After six months of work, the part of the ISR coming under EP Division has been emptied and refurbished. The area is now ready to start building the LHC experiments.

People who know the ISR from way back are likely to be surprised when they push open the doors to the old collider. Whereas the part of the tunnel allocated to EP (Experimental Physics) Division now stands empty, a few months ago, it was piled high with odds and ends.
For more than 20 years, this part of the former Intersecting Storage Rings, a full quarter of the loop, had been used as storage space. Both items of value and pure junk had been dumped there, ranging from detector prototypes and 30 years old pumps with signs saying 'not to be thrown out', down to planks, a beautiful velvet armchair, and hundreds of electricity racks.

Aloïs Girardoz, lost in the huge ISR hall, which will now be used for building the muon chambers of CMS.

An audit carried out in 1996 on the research sector storage areas and accelerators signalled an end to it being used as a giant lumber-room.
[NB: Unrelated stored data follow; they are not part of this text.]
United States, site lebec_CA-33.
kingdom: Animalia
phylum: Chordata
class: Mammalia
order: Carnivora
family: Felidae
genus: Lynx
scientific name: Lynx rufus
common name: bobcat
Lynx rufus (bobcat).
The audit showed that EP Division had 16,000 square metres of storage space at CERN. The space was seen as essential for building the four monumental experiments of the future LHC. So the EP Division's SMI (Space Management and Infrastructure) Group decied on a major clear-out.
The largest amount of space was undoubtedly at the ISR, where EP Division has a total of 6000 square metres. The big clean-up operation began last April and took six months to complete. 'There was so much stowed there that the handling machinery could not get in', recalls Alan Ball, head of SMI Group. And that was not the only problem. 'People were so used to storing things there that as fast as things were taken away it filled up again', says Aloïs Girardoz who is responsible for the zone in the SMI Group. In the removal operation, a kid-gloved approach had to be used, to ensure there were no hard feelings 'We had to find the owners of everything we took out, some of them already retired or even dead,' he added.
Most of what was stored had only sentimental value at most, and was destined for the scrap heap. But a few items have been kept for the museum, like a piece of the UA1 detector. Other finds such as magnets, have been sent for storage to a 700 square metre prefabricated metallo-textile storage hall at the end of the Meyrin site. But the watchword is now to store the minimum possible.
The ISR have had a facelift : the electricity has been revamped, the floors renovated, the bridge crane upgraded to carry five tonne loads. It is far from the last word in luxury, however. The refurbishment work has produced major savings, avoiding the need for new buildings. The quarter ring will be used for building muon chambers for the CMS experiment. A small area is still being used for the Compass experiment. The extension of Hall 184, beside the ISR, is already being used to produce the liquid argon calorimeter for ATLAS.